# Start of Excerpt

Generate base64 values with echo -n 'your-value' | base64. In a real production cluster, use something like External Secrets Operator to pull from a proper secret store rather than baking values directly into manifests.

Deployment manifest

apiVersion: apps/v1
kind: Deployment
metadata:
  name: openclaw-gateway
  namespace: openclaw
spec:
  replicas: 3
  selector:
    matchLabels:
      app: openclaw-gateway
  strategy:
    type: RollingUpdate
    rollingUpdate:
      maxUnavailable: 1
      maxSurge: 1
  template:
    metadata:
      labels:
        app: openclaw-gateway
    spec:
      containers:
      - name: gateway
        image: openclaw/openclaw:latest
        ports:
        - containerPort: 18789
        envFrom:
        - secretRef:
            name: openclaw-secrets
        volumeMounts:
        - name: config
          mountPath: /root/.openclaw
        - name: workspace
          mountPath: /root/workspace
        resources:
          limits:
            cpu: "2"
            memory: "2Gi"
          requests:
            cpu: "1"
            memory: "1Gi"

# End of Excerpt
# Start of Stored rows

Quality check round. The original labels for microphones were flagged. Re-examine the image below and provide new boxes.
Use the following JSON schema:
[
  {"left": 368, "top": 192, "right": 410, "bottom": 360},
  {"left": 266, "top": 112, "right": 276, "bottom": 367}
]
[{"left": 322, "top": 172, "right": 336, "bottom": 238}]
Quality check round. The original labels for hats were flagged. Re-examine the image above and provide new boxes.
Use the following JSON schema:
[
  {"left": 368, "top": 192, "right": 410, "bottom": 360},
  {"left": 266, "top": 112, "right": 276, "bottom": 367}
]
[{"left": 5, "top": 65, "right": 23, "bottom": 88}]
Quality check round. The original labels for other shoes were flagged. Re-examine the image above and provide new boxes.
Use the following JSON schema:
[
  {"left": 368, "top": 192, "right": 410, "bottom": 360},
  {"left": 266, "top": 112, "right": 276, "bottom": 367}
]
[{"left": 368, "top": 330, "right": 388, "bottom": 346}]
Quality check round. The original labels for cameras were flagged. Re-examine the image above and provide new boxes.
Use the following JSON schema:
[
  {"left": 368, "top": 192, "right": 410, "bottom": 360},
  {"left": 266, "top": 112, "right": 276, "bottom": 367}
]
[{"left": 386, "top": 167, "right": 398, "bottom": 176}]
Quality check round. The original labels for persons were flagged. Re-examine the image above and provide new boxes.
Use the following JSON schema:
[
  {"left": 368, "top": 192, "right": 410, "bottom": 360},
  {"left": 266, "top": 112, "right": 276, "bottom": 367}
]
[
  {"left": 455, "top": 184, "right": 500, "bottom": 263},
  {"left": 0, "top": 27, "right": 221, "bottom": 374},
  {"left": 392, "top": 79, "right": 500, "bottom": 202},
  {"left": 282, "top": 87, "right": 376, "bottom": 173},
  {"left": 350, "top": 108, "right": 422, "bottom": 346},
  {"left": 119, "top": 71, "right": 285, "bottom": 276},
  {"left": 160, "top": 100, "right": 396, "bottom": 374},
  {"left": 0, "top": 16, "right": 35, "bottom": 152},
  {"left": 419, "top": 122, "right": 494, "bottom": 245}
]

# End of Stored rows

* **Problem requirements**: In the Kubernetes excerpt, starting at "Generate base64 values" and ending at "directly into manifests.", rename "External Secrets Operator" to "Sealed Secrets" and write out that passage.

* **Response for this exercise**:
Generate base64 values with echo -n 'your-value' | base64. In a real production cluster, use something like Sealed Secrets to pull from a proper secret store rather than baking values directly into manifests.